Instinct is our primordial intelligence. We feel before we think. It comes from a much deeper realm than intellect. Albert Einstein said, “The intuitive mind is a sacred gift and the rational mind is a faithful servant. We have created a society that honours the servant and has forgotten the gift.” They must work in tandem, but it’s instinct which sets the agenda. Intellect is incredibly useful, and necessary, but it should not be the immediate faculty from which photography operates. It’s a secondary corrective.
If a photograph is too intellectualised it can become formulaic and it loses something of value, it becomes painting-by-numbers. There’s a timelessness in capturing something spontaneously. You must remain receptive, sensitive and observant and not think too much. Photography is a wonderful discipline for being anchored in the present.

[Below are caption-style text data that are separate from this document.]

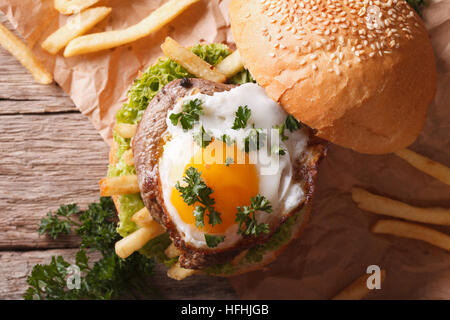 sandwich with grilled meat, a fried egg and French fries close-up. horizontal view from above - Stock Photo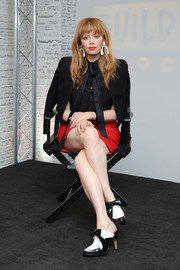 Natasha Lyonne added a dash of color with a red mini skirt.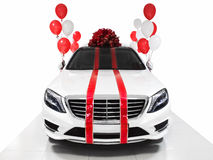 New year gift car. White luxury sedan with ballons. Isolated on white background Stock Photos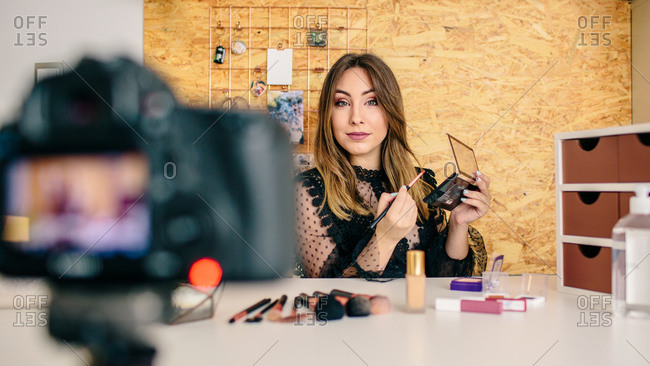 Charming female influencer in elegant wear standing with palette of eyeshadow and cosmetic brush while looking at camera making a tutorial recording video on professional camera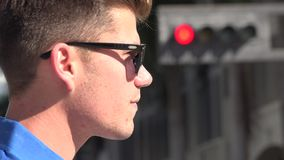 Man Standing in Front of Traffic Signal. Stock video of a man at an intersection stock footage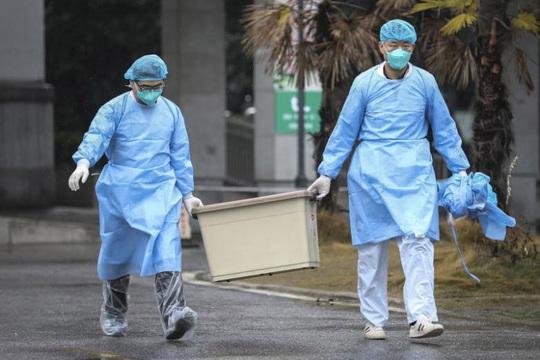 Trung Quốc có ca tử vong đầu tiên vì dịch viêm phổi lạ - Ảnh 1.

When I feel I know something is about to happen, I trust in the feeling that there’s something here for me. I can’t explain in rational terms what that is, but for the sake of convenience we can call it instinct. I think you have to intuit yourself into that state of receptivity and creativity. I really do believe that inspiration exists in that liminal space between what is and the potential for what could be. It meets you half way somehow. It comes like a fine breeze, from both within and without.
Considering the enormously wide scope of your subject matter, what would you say your photographs of different parts of the world have in common with each other?

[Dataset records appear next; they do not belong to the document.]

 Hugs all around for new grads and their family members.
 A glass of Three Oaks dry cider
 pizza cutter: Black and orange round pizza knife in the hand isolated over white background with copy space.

Above all else, I’d say they’re occupied with themes of Man and nature — of how we live and what we live for and what it means to exist on this planet — the human condition in other words — our connection with the natural world, often our disconnection from it.
My photographs ultimately say a lot more about me than they do about any place I visit. I make no claims to ‘capture’ a people or place. They’re entirely subjective. I realise that I’m unconsciously drawn to certain themes. J.G. Ballard said, “Deep assignments run through all our lives; there are no coincidences.” I have that feeling all the time when I’m traveling and taking photos, as though things come into being just for me and wouldn’t have come to being unless I was there. That sounds like the worst sort of self aggrandisement possible, but it really feels true to me. You change what’s there, your presence changes what is, like iron filings dancing around a magnet. There’s a certain alchemical transaction taking place, always. The disposition we hold in relation to something co-creates what we may find. J.A. Baker said it perfectly: “I do not believe that honest observation is enough. The emotions and behavior of the watcher are also facts, and they must be truthfully recorded”.
Your work has taken you (or, you have taken your work) to many interesting and beautiful places. Where would you like to go next?
The list is endless, but pushed to give an answer, I’ll say Greenland. I’m pining for wilderness, immense landscapes and prodigious expanses of space. At this point in time especially it feels like a grace beyond measure to travel even a mile from your front door. I’d be grateful for any trip, however small.